GIVEN REQUEST.
Reproduce the rows below word for word, from the line with "At what distance from" through the last line of the rows.

SUPPLIED DATA.
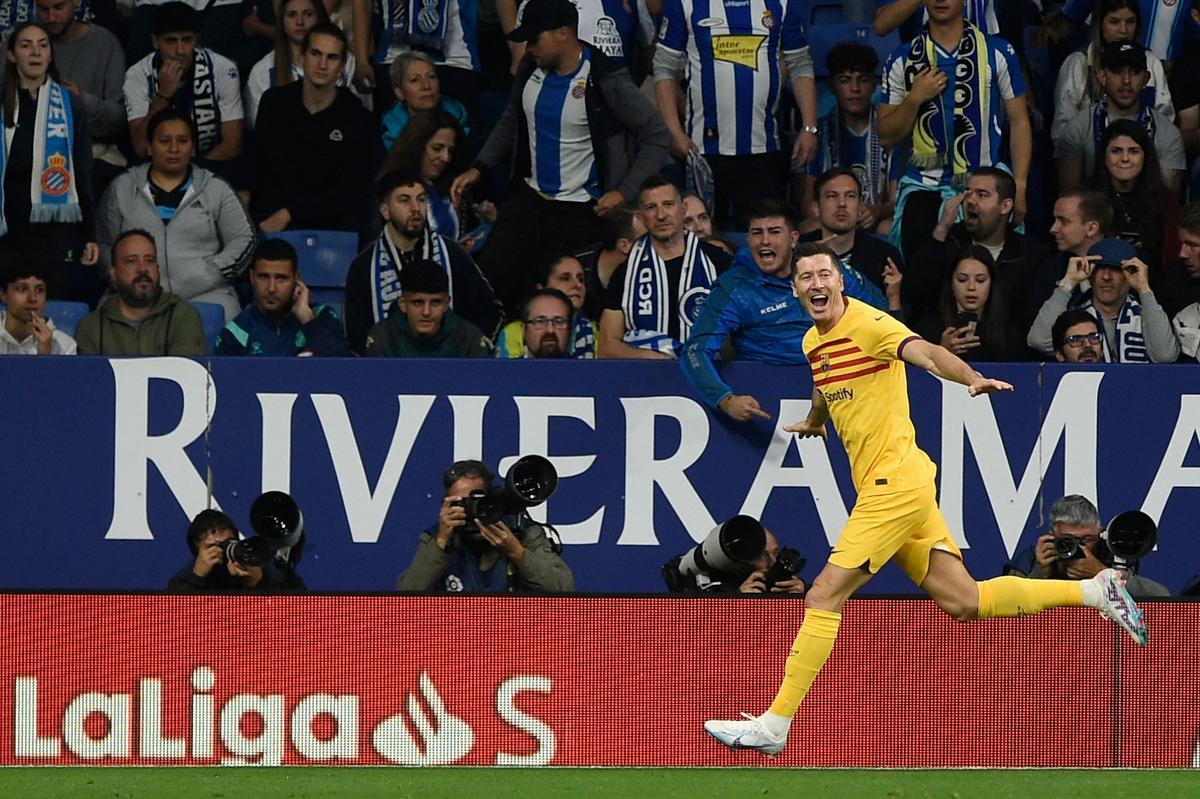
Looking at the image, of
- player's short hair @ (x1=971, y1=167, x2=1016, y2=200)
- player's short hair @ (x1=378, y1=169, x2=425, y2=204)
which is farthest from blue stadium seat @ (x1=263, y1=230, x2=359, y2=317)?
player's short hair @ (x1=971, y1=167, x2=1016, y2=200)

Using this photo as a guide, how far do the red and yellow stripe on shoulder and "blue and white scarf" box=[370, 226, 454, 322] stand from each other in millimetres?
3566

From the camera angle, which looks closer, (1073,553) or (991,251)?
(1073,553)

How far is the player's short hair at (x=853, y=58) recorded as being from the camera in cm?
1190

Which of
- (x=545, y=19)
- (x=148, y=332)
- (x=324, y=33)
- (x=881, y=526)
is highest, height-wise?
(x=545, y=19)

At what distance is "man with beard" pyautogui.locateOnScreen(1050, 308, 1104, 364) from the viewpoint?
1016 centimetres

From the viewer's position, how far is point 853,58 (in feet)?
39.0

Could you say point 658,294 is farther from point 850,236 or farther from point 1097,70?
point 1097,70

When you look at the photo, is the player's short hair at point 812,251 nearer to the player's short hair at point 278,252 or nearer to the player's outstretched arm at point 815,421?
the player's outstretched arm at point 815,421

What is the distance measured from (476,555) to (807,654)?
2182 millimetres

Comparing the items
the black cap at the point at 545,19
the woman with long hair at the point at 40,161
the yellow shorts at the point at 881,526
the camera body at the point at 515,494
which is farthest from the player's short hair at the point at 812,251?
the woman with long hair at the point at 40,161

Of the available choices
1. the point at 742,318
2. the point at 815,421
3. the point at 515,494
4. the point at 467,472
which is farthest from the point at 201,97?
the point at 815,421

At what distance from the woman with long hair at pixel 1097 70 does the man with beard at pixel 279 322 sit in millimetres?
4327

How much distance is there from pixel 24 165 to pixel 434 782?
5.22 m

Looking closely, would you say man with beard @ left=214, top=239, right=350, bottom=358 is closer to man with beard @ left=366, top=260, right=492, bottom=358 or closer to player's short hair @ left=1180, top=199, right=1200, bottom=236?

ANSWER FOR THIS EXERCISE.
At what distance from the woman with long hair at pixel 1097 70 does the man with beard at pixel 279 322 sit in millimetres?
4327

How much distance is there from pixel 24 165 to pixel 434 782?
5.22 m

Looking closely, would you say man with beard @ left=214, top=239, right=350, bottom=358 is closer to man with beard @ left=366, top=260, right=492, bottom=358 or closer to player's short hair @ left=1180, top=199, right=1200, bottom=236?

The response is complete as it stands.